Yang Nan, Li Xiaoxue, Huang Wenwen, Ji Gaili, Luo Wei, Jiang Faming, Zeng Hao, Chen Yali, Chen Yao, Qiao Lina, Chen Lu, Rafii Shahin, Wang Wei, Zheng Ai, Ding Bi-Sen, Cao Zhongwei
Key Lab of Birth Defects and Related Diseases of Women and Children of MOE, State Key Lab of Biotherapy, State Key Laboratory of Respiratory Health and Multimorbidity, West China School of Basic Medical Sciences & Forensic Medicine, West China Second University Hospital, Sichuan University, Chengdu, China.
Department of Gynecology, The Third Affiliated Hospital of Zhengzhou University, Zhengzhou, China.
Nat Cell Biol. 2025 Sep 5. doi: 10.1038/s41556-025-01740-8.

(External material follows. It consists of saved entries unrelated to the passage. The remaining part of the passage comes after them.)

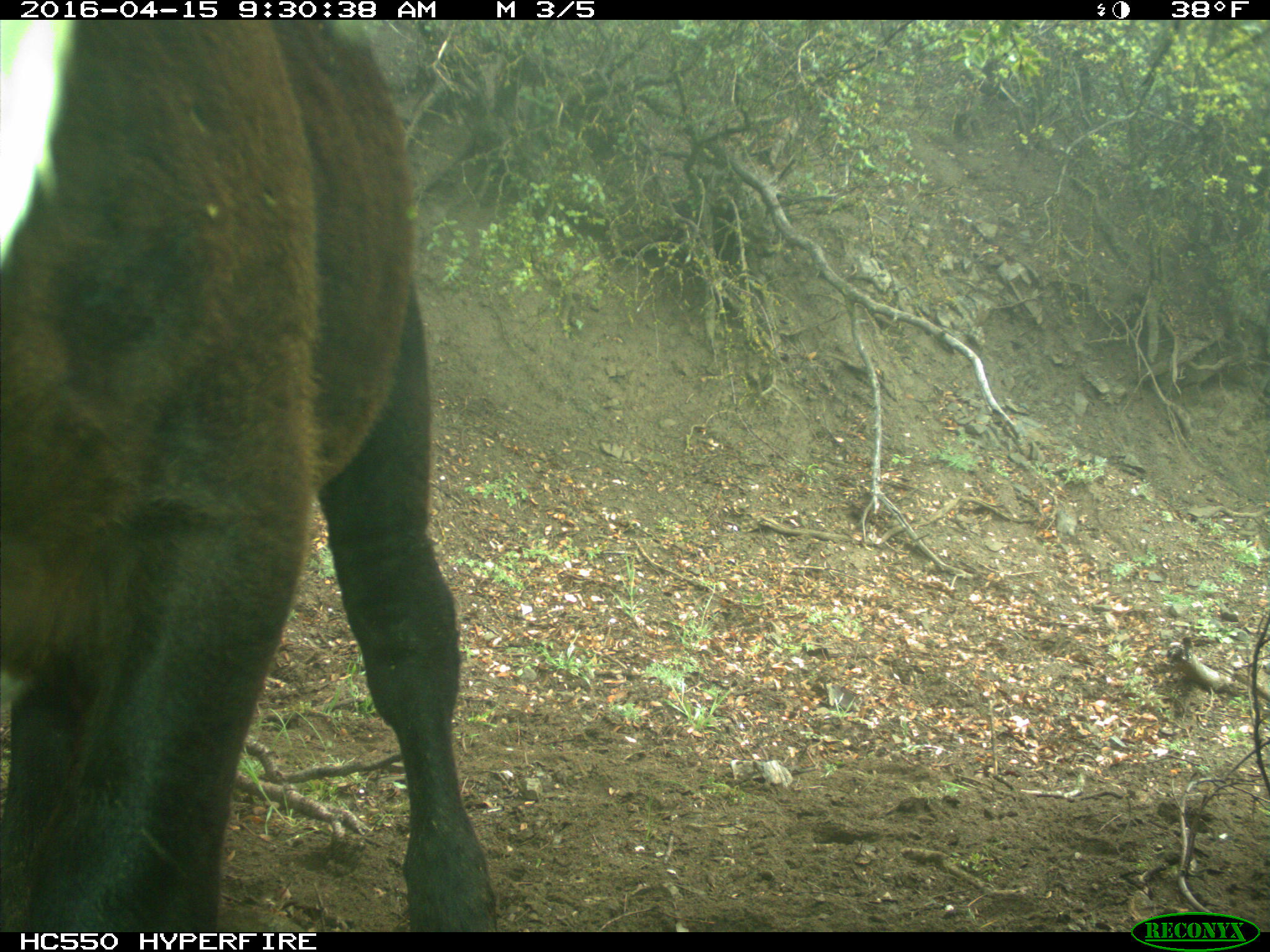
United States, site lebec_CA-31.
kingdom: Animalia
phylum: Chordata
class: Mammalia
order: Artiodactyla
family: Bovidae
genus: Bos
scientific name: Bos taurus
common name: domestic cow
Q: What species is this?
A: Bos taurus (domestic cow).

Chemoresistance is the leading cause of cancer-related death. How chemotherapy subjugates the cellular crosstalk in the tumour microenvironment to cause chemoresistance remains to be defined. Here we find chemotherapy enables immunosuppressive SDF1 endothelial niche to evade immunosurveillance in ovarian and breast cancers. We integrated human patient data and mouse models to show that chemotherapy selectively activates PARP1-SDF1 axis in tumour endothelial cells (ECs). This angiocrine SDF1 interferes with antitumour interplay between CXCL10 macrophages and CXCR3CD8 T cells and promotes tumour progression in ovarian and breast cancers. Proteome-based screening revealed that endothelial PARP1 PARylates MLKL, a key necroptosis effector to upregulate angiocrine SDF1 in ECs. In sum, we identify PARylation-dependent necroptosis in tumour ECs as an important step in subverting the tumour microenvironment to evade immunosurveillance.
化疗耐药是癌症相关死亡的主要原因。化疗如何征服肿瘤微环境中的细胞间串扰从而导致化疗耐药仍有待明确。在此,我们发现化疗使免疫抑制性SDF1内皮小生境能够逃避卵巢癌和乳腺癌中的免疫监视。我们整合了人类患者数据和小鼠模型,以表明化疗选择性激活肿瘤内皮细胞(ECs)中的PARP1-SDF1轴。这种血管分泌的SDF1干扰CXCL10巨噬细胞和CXCR3 CD8 T细胞之间的抗肿瘤相互作用,并促进卵巢癌和乳腺癌的肿瘤进展。基于蛋白质组的筛选显示,内皮PARP1使关键坏死性凋亡效应因子MLKL发生聚腺苷酸化,从而上调ECs中血管分泌的SDF1。总之,我们确定肿瘤ECs中PARylation依赖性坏死性凋亡是颠覆肿瘤微环境以逃避免疫监视的重要一步。